“During development and tissue regeneration, stem and progenitor cells give rise to differentiated cell types in defined numbers and proportions to properly generate and maintain organs and body plans,” shared researchers from the Kueh lab at the University of Washington (UW). But how do stem and progenitor cells know when to differentiate and which cell lineage to produce and to send down the conveyor belt? The answer lies in a gene regulation method called epigenetic switches, which function as key decision makers on the circuit breaker that is the human genome. These switches stand apart from genetic mutations that can control protein expression levels and/or activity. Instead, epigenetics can reduce or enhance gene expression without making changes to the genetic code itself.

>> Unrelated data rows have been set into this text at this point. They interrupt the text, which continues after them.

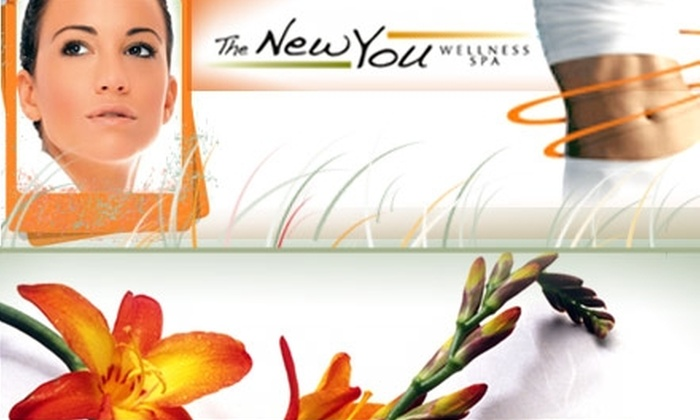 The New You Wellness Spa - Northwest Tampa: $30 for $75 Worth of Spa Services at The New You Wellness Spa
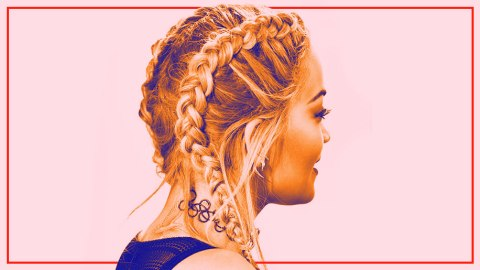 50 Celebrity Braids That Give Kim a Run for Her Money    StyleCaster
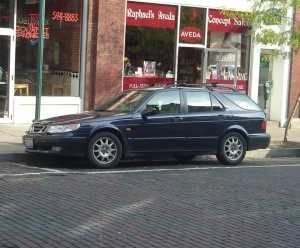 Saab wagon Turbo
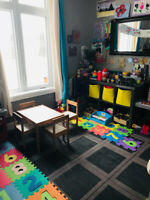 Casual/Flexible Daycare provider in Riverheights is available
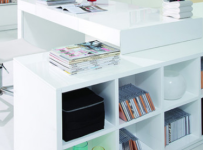 vig-furniture-modrest-soul-executive-desk-with-attached-cabinet
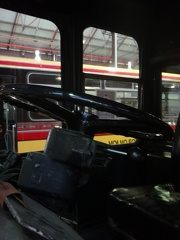RM1708-Routemaster-Int-DriverCab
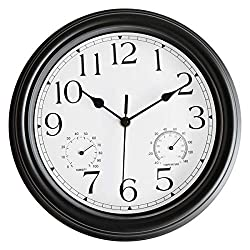 Foxtop 12 inch Retro Silent Non-Ticking Wall Clock with Thermometer and Hygrometer Combo - Battery Operated Quality Quartz Round Clock for Bathroom Home Decor (Black)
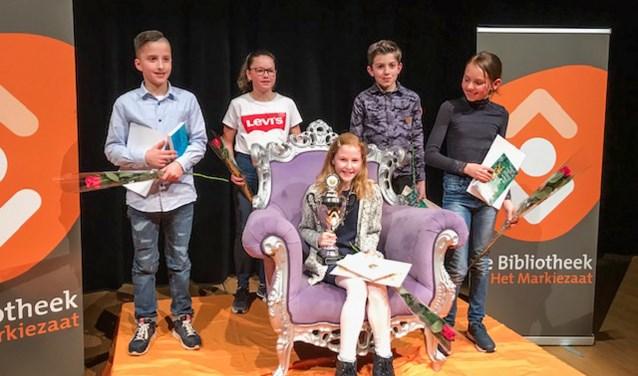 Feline is de nieuwe voorleeskampioen van Woensdrecht!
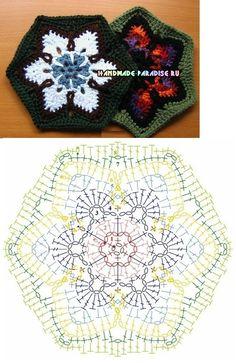 Schemes motifs for knitting crochet blankets Granny Square Crochet Pattern, Crochet Flower Patterns, Crochet Mandala, Crochet Diagram, Crochet Stitches Patterns, Crochet Squares, Granny Squares, Crochet Cord, Crochet Snowflakes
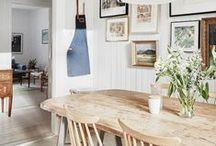 Kitchen & Dining /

Epigenetic regulatory proteins can form complexes with other proteins and typically bind to DNA directly to modify DNA structure, gene expression, and other features of the DNA in either a positive or negative way. Due to this flexibility, these epigenetic regulators behave as the managers instructing the stem and progenitor cells when to grow and which cell lineage to produce. Epigenetic switches can delay the activation of genes required for cell lineage decisions after initial exposure to developmental signals and these delays can be as long as several days or occur over multiple cell generations, explained the researchers from the Kueh lab. Despite these observations, it remained unclear if these delays in gene expression were another important method of regulating the development of specific cell lineages. This is exactly what Dr. Hao Yuan Kueh, an Associate Professor in the Bioengineering Department at UW and Cancer Consortium member, and Nicholas Pease, a PhD student in his lab, wanted to answer. The researchers focused on manipulating the epigenetic lever that regulates the expression of a transcription factor, Bcl11b, that drives T cell generation from precursor progenitor cells. Strikingly, they uncovered that delaying Bcl11b expression reduced production of T cells and increased production of innate lymphoid cells instead! These findings were published in Development.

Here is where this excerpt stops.